■ ACTION ITEM
Where a picture occurs in the data, omit it, and copy all remaining data exactly.

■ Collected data
____

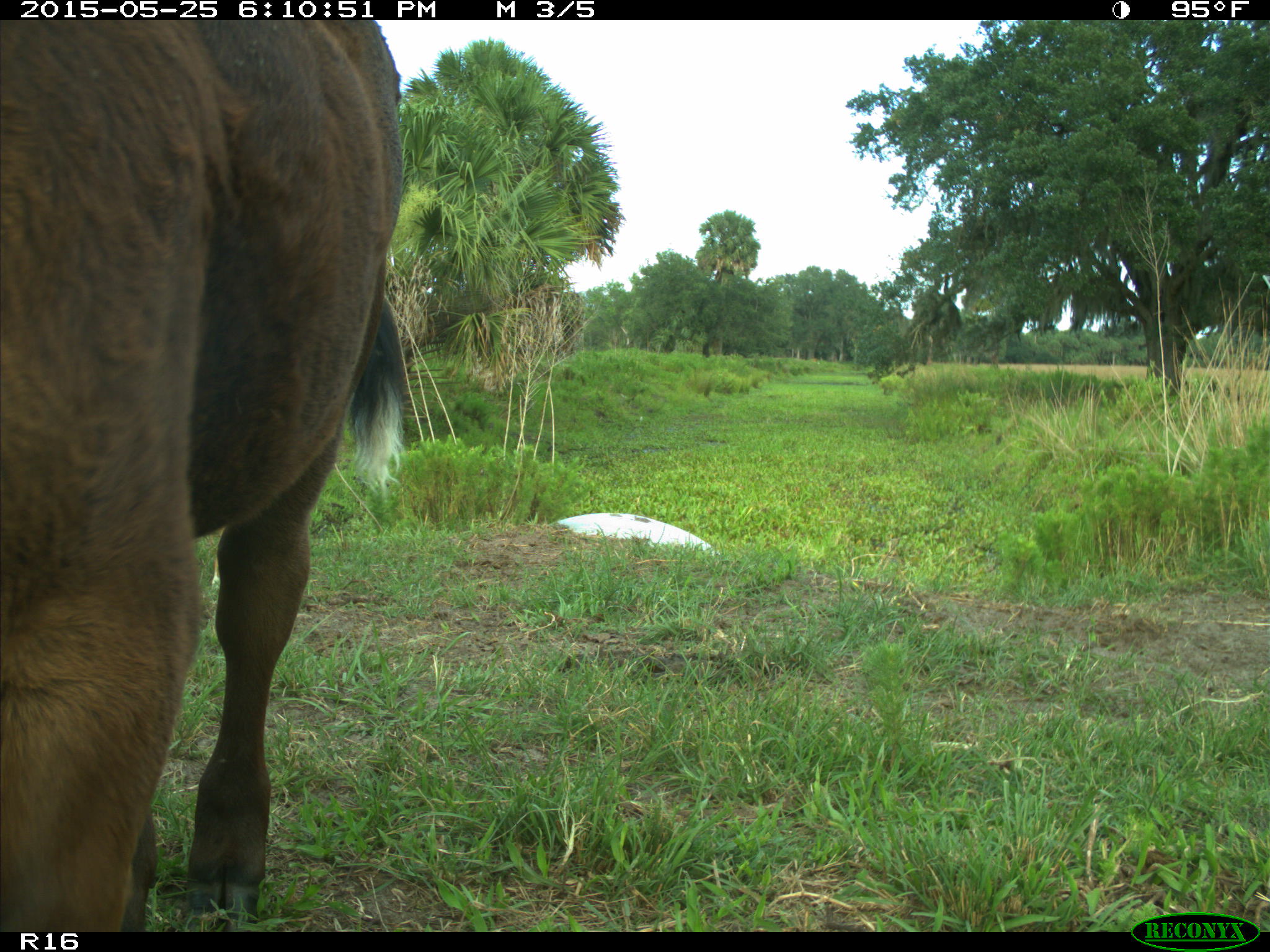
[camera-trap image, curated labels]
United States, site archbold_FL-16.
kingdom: Animalia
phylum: Chordata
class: Mammalia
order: Artiodactyla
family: Bovidae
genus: Bos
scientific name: Bos taurus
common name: domestic cow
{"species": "Bos taurus (domestic cow)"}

____

■ YOUR RESPONSE
[camera-trap image, curated labels]
United States, site archbold_FL-16.
kingdom: Animalia
phylum: Chordata
class: Mammalia
order: Artiodactyla
family: Bovidae
genus: Bos
scientific name: Bos taurus
common name: domestic cow
{"species": "Bos taurus (domestic cow)"}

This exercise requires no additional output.